■ Task statement ■
Copy out the lines of the records below, and only those lines, from the one with "Tanzania, site J09, 2015-02-01" through the one with "common name: african bush elephant", exactly as they appear.

(Records from a collection)
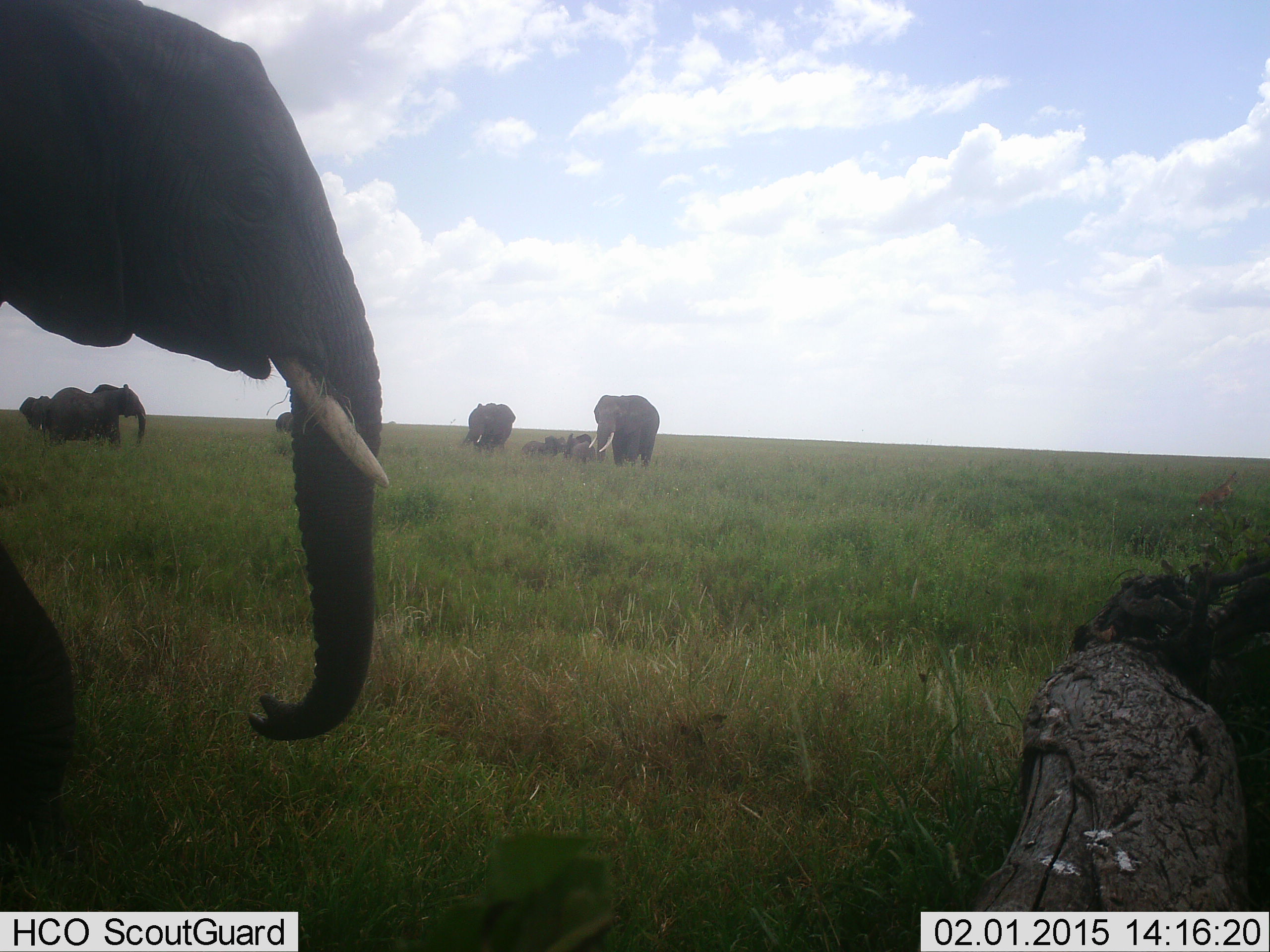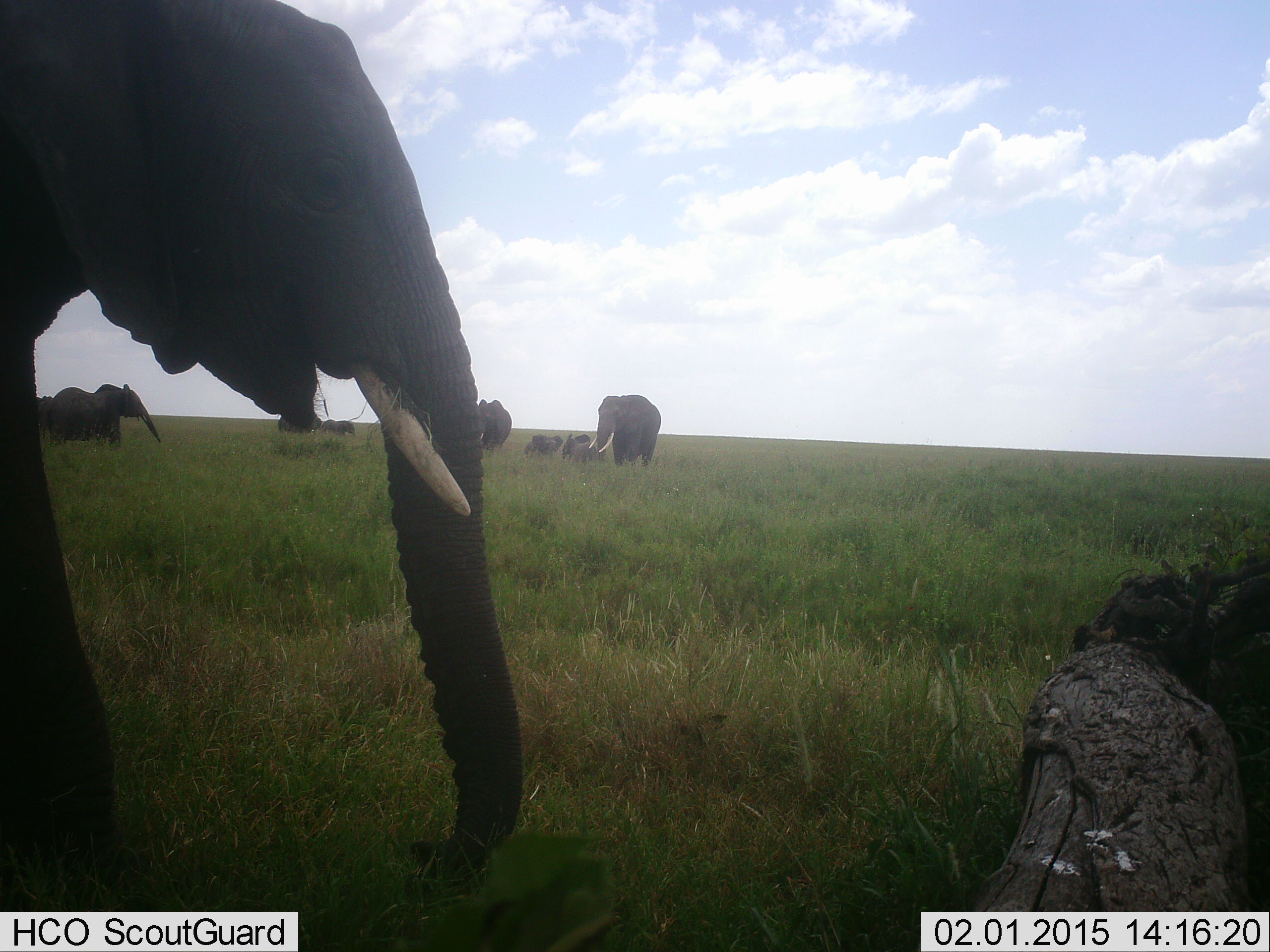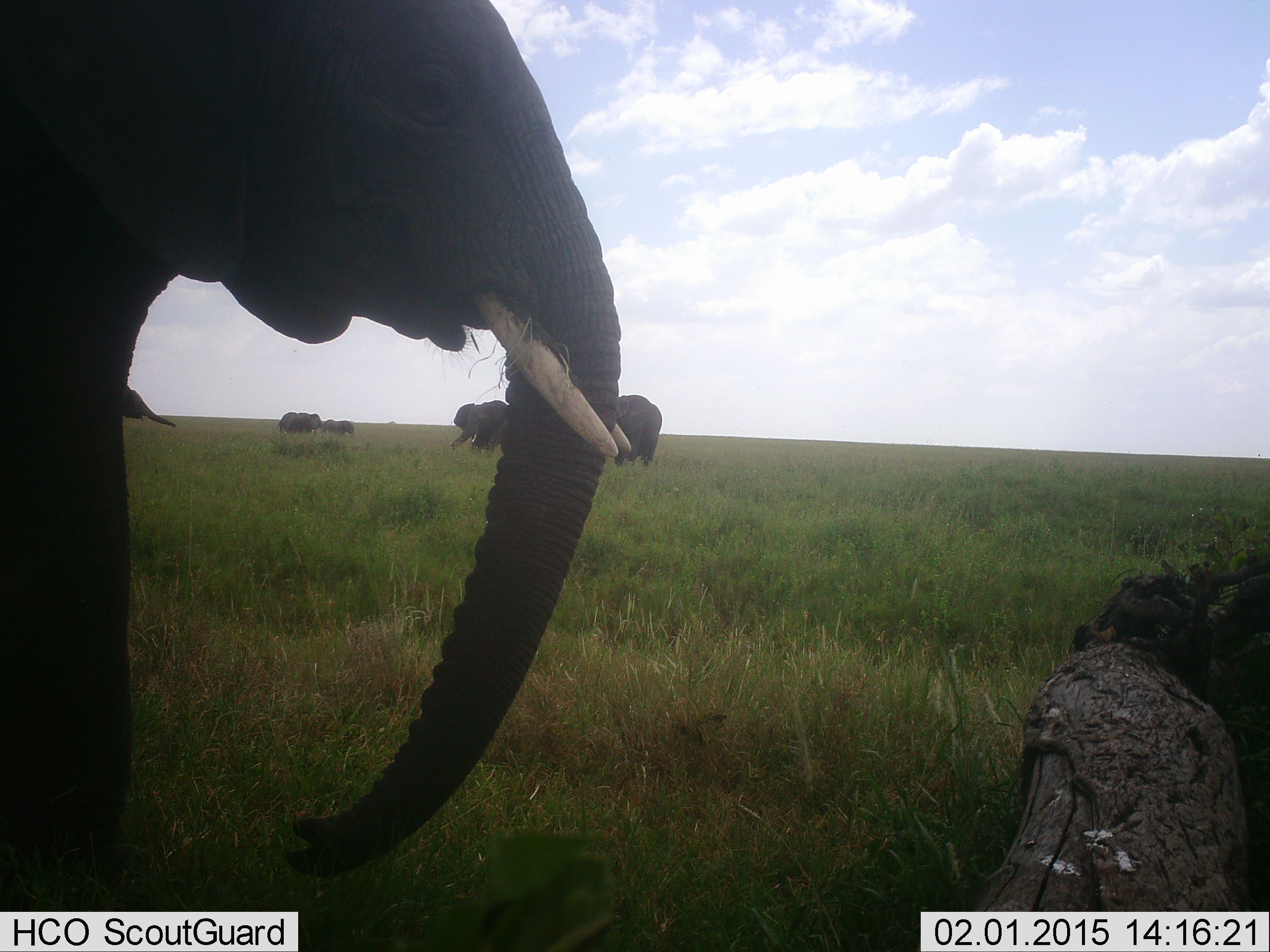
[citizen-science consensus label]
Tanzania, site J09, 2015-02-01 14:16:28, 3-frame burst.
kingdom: Animalia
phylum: Chordata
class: Mammalia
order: Proboscidea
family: Elephantidae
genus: Loxodonta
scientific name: Loxodonta africana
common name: african bush elephant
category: elephant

■ Solution below ■
Tanzania, site J09, 2015-02-01 14:16:28, 3-frame burst.
kingdom: Animalia
phylum: Chordata
class: Mammalia
order: Proboscidea
family: Elephantidae
genus: Loxodonta
scientific name: Loxodonta africana
common name: african bush elephant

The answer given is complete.